Autonomous explores this theme quite explicitly, through a sexual relationship Jack begins with a human slave she rescues, and an attraction Eliaz develops for his robot partner, Paladin. There’s also a polyamourous drug-fueled orgy which Paladin observes but chooses not to participate in. Eliaz feels guilty for his attraction, and an initial non-consensual encounter he has with Paladin. He’s also uncomfortable because he assumes a military robot would identify as male and Eliaz identifies as heterosexual. He only feels comfortable with his fascination when he finds out that Paladin’s wetware brain came from a biological female. Paladin has no gender or sexual identity, and is quite confused by Eliaz’ oddly primitive constraints, but also finds some level of understanding of sexual pleasure through research and more solitary, internal means. Newitz goes to great lengths to cover all the bases here and it’s handled with sensitivity and cultural awareness.

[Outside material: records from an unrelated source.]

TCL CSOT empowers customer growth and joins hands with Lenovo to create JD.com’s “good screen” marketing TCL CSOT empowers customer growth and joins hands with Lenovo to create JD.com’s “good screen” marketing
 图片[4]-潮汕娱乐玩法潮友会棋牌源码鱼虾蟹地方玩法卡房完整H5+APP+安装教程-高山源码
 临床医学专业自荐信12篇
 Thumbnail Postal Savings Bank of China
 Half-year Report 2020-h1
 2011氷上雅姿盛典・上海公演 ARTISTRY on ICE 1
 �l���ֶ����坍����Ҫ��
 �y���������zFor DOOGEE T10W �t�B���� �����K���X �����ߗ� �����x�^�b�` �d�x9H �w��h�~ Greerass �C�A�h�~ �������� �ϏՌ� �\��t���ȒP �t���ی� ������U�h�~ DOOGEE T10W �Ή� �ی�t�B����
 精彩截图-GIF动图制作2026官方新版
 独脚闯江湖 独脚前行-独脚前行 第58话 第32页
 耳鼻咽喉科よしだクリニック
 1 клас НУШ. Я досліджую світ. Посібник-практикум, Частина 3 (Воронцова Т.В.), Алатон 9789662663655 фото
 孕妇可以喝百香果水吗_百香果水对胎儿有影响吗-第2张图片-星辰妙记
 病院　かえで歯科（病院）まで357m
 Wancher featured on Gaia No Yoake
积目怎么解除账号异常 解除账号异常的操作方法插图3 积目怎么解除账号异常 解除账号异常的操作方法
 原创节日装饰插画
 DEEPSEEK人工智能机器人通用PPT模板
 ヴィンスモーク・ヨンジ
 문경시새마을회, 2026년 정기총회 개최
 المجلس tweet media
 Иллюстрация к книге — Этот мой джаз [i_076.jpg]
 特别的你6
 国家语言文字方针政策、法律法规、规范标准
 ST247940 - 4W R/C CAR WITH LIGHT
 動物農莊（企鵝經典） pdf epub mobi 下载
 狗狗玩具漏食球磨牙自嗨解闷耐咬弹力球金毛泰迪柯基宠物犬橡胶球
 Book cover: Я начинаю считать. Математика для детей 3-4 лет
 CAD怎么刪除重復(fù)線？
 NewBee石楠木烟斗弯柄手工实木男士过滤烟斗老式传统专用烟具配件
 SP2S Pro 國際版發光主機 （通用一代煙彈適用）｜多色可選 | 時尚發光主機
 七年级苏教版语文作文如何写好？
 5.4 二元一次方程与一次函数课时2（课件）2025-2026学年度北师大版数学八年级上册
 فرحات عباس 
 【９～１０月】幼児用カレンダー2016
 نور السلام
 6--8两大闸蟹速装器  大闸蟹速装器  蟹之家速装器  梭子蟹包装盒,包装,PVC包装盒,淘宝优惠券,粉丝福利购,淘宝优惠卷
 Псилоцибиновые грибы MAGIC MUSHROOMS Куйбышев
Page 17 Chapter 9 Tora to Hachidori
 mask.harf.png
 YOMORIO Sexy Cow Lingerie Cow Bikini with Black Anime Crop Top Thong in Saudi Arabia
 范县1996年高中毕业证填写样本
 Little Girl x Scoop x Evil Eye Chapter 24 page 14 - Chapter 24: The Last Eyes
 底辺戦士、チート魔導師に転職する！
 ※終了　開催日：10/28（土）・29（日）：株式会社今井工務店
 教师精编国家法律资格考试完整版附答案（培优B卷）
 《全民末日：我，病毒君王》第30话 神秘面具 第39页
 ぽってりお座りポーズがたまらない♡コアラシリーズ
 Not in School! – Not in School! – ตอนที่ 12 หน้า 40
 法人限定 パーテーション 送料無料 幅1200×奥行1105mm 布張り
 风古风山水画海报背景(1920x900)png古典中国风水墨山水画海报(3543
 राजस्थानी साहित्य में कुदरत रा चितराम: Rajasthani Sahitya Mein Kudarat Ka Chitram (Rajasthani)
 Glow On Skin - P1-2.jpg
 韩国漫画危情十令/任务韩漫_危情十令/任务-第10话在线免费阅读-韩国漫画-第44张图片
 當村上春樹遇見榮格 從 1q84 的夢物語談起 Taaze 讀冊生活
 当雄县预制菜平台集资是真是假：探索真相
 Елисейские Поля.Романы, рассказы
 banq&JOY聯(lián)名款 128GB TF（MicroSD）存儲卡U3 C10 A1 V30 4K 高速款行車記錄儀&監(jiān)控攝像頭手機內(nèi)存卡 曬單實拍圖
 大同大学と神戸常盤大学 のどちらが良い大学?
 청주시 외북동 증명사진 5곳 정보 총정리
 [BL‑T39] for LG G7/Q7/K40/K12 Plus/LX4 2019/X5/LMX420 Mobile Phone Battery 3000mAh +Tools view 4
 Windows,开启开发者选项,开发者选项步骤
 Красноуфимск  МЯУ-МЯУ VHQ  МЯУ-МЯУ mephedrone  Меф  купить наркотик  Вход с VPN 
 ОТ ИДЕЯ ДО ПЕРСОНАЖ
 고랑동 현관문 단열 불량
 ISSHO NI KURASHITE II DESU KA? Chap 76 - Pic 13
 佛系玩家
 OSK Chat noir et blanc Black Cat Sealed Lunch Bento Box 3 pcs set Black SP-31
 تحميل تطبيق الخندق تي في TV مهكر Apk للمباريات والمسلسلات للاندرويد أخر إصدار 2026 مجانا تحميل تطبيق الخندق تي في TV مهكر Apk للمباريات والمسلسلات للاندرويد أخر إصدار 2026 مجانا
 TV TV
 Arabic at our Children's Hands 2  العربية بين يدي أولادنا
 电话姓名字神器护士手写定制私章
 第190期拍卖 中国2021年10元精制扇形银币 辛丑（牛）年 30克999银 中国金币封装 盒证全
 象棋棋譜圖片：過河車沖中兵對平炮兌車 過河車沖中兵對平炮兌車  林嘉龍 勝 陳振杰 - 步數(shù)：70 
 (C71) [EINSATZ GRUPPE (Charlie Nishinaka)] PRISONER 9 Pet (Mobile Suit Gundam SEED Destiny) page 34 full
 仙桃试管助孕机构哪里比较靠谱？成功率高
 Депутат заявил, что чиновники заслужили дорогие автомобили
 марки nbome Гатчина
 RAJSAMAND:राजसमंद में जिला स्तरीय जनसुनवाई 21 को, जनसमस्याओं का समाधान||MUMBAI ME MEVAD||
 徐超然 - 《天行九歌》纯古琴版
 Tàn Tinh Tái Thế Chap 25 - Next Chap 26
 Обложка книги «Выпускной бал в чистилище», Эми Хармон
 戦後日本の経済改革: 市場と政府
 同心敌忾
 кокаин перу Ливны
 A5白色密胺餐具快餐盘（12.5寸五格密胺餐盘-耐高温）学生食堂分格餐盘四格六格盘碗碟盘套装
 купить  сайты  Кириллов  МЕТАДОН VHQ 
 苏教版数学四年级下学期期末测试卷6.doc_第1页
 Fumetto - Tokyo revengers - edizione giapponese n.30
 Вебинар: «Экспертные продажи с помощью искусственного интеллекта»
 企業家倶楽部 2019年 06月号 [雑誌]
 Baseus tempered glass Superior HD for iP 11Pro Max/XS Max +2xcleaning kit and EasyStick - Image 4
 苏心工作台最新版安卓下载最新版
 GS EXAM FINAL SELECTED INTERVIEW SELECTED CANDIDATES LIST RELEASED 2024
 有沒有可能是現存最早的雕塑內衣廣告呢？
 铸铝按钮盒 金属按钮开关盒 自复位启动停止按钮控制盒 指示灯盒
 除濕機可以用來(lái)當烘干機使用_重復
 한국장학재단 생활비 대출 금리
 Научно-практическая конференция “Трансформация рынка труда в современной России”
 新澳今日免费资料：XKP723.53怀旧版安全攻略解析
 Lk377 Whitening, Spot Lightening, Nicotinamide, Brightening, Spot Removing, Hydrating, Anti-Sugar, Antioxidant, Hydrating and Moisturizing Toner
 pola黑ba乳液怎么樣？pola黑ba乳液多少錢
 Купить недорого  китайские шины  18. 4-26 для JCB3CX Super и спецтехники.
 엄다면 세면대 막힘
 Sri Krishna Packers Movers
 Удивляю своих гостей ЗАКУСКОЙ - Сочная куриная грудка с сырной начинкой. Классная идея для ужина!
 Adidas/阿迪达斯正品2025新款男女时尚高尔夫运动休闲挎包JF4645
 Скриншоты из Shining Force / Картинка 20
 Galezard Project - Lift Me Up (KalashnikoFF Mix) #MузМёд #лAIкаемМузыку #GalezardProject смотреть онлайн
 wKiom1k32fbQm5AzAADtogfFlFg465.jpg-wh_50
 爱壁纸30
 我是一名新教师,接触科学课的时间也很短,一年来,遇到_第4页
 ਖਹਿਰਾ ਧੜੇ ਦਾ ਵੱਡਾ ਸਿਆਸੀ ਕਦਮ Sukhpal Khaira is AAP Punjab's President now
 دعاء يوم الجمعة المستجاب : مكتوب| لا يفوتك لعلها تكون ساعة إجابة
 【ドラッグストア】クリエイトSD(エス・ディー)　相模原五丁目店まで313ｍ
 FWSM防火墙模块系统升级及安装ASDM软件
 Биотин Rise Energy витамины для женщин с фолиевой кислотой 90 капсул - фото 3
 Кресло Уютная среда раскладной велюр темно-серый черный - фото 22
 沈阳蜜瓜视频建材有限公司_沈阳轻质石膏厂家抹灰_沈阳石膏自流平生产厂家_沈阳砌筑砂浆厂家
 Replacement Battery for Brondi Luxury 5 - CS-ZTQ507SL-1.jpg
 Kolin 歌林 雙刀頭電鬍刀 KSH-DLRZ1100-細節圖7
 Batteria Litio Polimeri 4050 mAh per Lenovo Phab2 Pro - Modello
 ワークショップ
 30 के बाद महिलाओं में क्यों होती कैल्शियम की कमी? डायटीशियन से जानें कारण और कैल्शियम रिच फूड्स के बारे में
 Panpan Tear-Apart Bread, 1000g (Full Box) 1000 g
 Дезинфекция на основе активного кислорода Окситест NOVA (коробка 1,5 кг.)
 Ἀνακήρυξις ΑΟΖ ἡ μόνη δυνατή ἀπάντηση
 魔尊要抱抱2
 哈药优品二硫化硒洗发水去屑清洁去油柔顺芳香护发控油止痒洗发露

Sadly, my singular complaint about Autonomous is that I found the whole relationship between Paladin and Eliaz to be superfluous. As the chapters alternated between Jack’s attempts to work with the underground network to fix the Zacuity side effect, working alongside both humans and robots, and feeling under the gun to get their work done before they are captured by Paladin, versus Eliaz’ uncomfortable attempts to seduce Paladin as they track Jack’s movements, I genuinely just wanted to skim through the Paladin parts of the story and get back to Jack and her team. I would have enjoyed Autonomous more if Jack had been the solitary main character, and Paladin and Eliaz had been edited back to secondary characters with little back story.
I liked both Company Town and Autonomous and found them to be invigorating examples of future fiction. As is often common with stories that describe things and experiences that do not yet exist, I found that I sometimes couldn’t follow the action being described, or the technology being used—which doesn’t mean that both stories weren’t a totally fun ride to go on. If you like speculative fiction, both Company Town and Autonomous should be on your *To Read* pile.
Company Town ✰✰✰✰ | Autonomous ✰✰✰
*Full disclosure: Madeline Ashby is a friend and colleague. She works with Changeist on various ongoing projects. I bought my Kindle copy of Company Town, but she gifted me an autographed paperback copy last year.